Title: Gretel and the Dark
Author: Eliza Granville
Genre: Historical Novel, Horror, Fairy Tale, Young Adult
Publisher: Penguin (6th February 2014)
Source: Penguin Ireland
Format: Finished copy
Josef Breuer – celebrated psychoanalyst – is about to encounter his strangest case yet. Found by the lunatic asylum, thin, head shaved, she claims to have no name, no feelings – to be, in fact, not even human. Intrigued, Breuer determines to fathom the roots of her disturbance.
in Germany, we meet Krysta. Krysta’s Papa is busy working in the infirmary with the ‘animal people’, so little Krysta plays alone, lost in the stories of Hansel and Gretel, the Pied Piper and more. And when everything changes and the real world around her becomes as frightening as any fairy tale, Krysta finds that her imagination holds powers beyond what she could ever have guessed . . .
Rating: *** (3 stars)
GRETEL AND THE DARK is a stand-alone novel by Eliza Granville. It tells the stories of two different girls, in two different counties, in two different times. Their stories unfold in interchanging chapters.
I’m in the odd position of not knowing quite how to start this review. Usually, when I start writing I have a pretty good idea of what I want to say, and I certainly know what rating I want to give the book. GRETEL AND THE DARK is, without doubt, an intriguing book. In the press release from Penguin Ireland I received the book is described as “dark, distinctive and addictively compelling” and whilst I think this sums the novel up, there’s more to it than that.
Reading GRETEL AND THE DARK was, for me, an interesting experience. The plot of the novel quite frankly left me cold, but the English Literature student in me adored the way that Granville constructed the narrative. Unless I am studying a book to write a paper on it I consciously choose to ignore its structure, but Granville’s clever use of the narrative voice and the structure of the plot itself really spoke to me.
GRETEL AND THE DARK opens with an almost fairy tale feel to it. The setting and characters feel almost unreal, and you are left wondering about its significance. The rest of the novel is split into two narratives. The first, as the blurb tells you, is set in Vienna in 1899. The second is set in Germany, and it takes a while to work out when it takes place – I was quite a way into the novel before I figured it out. Each narrative has its own alternating chapter, though as the novel progresses the barrier between the two narratives becomes increasingly unclear. I was quite frustrated by this at times, though I do think it is quite a clever narrative device employed by Granville looking back on the novel.
The novel has two main female characters around which the plots of the two narratives revolve. In Vienna we find Lilie, a young lady with apparently no past. In Germany we have Krysta, the only child of a Doctor whose life has recently changed dramatically. In their own ways Lilie and Krysta are enigmatic, and I found them quite hard to relate to – to feel anything for, actually.

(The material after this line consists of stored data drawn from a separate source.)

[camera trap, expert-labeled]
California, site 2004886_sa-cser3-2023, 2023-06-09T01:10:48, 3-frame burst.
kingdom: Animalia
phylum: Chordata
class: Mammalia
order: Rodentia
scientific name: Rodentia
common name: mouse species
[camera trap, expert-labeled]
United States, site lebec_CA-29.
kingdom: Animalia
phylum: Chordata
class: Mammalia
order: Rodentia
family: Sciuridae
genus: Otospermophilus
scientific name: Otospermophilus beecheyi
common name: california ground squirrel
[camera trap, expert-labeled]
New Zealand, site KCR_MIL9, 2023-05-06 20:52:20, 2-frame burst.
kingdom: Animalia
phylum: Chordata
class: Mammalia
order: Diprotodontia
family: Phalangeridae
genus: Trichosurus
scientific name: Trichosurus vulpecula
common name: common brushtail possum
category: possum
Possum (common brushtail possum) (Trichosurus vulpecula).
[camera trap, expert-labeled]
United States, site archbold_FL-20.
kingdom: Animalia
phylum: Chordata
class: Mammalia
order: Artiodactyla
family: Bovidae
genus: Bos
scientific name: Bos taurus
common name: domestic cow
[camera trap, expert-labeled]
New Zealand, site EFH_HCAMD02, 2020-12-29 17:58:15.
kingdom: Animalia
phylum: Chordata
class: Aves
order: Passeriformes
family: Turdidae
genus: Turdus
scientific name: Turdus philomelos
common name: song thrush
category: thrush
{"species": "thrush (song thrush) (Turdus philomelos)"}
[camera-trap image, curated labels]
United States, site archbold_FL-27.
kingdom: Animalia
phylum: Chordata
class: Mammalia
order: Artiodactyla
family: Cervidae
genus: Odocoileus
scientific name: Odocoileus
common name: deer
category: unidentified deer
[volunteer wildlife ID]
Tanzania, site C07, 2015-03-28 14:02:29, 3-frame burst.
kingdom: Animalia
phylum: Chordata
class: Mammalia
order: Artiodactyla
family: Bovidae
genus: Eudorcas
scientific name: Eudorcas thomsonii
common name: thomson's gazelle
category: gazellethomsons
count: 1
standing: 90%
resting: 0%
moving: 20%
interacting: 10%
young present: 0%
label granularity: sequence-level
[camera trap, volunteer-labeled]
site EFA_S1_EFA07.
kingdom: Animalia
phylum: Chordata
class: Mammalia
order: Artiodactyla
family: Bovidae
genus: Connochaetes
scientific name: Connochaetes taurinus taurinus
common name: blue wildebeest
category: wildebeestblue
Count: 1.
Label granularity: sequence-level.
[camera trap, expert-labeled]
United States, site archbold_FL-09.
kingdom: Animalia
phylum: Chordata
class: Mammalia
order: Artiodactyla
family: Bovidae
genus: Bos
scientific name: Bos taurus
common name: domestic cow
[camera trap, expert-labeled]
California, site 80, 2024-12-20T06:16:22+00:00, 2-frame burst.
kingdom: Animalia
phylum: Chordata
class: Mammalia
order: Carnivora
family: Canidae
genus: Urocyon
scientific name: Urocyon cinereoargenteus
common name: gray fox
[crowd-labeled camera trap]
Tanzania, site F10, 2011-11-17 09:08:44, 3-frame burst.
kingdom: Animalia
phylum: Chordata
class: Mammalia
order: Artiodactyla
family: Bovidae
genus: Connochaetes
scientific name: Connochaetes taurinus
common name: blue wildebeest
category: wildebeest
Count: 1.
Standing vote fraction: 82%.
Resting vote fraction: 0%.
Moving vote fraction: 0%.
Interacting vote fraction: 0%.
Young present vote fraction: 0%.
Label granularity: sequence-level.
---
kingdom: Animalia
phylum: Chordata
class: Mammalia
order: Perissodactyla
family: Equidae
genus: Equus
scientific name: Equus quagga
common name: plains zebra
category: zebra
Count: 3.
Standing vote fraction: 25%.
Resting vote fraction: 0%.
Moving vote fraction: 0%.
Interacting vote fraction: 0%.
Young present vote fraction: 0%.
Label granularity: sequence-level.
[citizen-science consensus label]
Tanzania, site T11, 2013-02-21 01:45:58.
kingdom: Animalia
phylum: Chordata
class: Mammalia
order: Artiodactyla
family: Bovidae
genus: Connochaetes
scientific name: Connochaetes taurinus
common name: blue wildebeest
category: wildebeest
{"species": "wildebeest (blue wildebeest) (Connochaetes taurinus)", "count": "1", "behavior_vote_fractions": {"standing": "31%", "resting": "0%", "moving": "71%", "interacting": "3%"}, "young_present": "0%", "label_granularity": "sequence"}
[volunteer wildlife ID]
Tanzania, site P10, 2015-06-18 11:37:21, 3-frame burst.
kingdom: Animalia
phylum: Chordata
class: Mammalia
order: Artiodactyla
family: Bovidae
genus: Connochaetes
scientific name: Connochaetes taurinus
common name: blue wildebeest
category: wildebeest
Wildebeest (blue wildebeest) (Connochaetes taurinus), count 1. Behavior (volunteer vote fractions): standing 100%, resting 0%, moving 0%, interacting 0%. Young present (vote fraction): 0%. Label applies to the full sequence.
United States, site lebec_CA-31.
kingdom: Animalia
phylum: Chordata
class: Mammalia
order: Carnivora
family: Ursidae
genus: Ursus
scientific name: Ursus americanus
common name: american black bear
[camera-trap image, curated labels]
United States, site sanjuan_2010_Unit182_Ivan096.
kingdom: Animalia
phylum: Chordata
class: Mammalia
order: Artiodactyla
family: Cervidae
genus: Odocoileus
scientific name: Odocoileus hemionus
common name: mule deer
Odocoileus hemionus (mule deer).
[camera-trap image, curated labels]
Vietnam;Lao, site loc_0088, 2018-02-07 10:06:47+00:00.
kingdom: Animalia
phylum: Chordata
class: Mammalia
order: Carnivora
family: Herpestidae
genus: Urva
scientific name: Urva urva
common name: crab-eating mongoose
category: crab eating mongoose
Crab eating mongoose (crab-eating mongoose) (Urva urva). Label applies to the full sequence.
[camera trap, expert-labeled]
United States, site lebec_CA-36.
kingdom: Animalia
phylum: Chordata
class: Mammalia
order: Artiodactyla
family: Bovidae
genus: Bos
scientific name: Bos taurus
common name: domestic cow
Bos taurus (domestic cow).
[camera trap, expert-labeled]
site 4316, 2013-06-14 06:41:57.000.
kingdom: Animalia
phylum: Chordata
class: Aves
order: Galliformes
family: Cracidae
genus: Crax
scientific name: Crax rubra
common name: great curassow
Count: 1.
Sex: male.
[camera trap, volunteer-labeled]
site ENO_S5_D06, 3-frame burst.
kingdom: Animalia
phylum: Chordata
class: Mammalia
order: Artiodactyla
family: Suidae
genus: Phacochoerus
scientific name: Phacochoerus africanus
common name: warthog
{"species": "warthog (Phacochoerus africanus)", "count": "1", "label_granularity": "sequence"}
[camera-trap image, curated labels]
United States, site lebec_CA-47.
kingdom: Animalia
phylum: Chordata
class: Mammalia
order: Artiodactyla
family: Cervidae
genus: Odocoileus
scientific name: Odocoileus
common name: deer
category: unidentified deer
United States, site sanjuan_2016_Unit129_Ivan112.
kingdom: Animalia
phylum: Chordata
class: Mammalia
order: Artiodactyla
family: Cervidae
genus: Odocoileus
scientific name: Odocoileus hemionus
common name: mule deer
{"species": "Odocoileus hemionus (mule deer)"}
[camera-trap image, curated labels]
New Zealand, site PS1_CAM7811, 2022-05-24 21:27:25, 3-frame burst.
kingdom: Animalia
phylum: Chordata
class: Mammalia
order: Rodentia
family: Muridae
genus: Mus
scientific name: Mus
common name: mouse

Granville also scatters sentences in German, which are not always translated, through the text, which I found pretty trying, as I don’t speak German.
GRETEL AND THE DARK is a horror story, although it is perhaps not a typical one. As I mentioned earlier, there is almost a fairy tale feel to it – though more towards the Grimm’s end of fairy tales than Disney’s. It is one of the most adult Young Adult books I have read. At its heart I think GRETEL AND THE DARK is really a story about stories and their power. If you are a fan of horror stories and like yours a little more psychological and a bit different from the norm then you should certainly consider giving GRETEL AND THE DARK a try. Although the novel is really not my cup of tea, I did enjoy the chance to read it.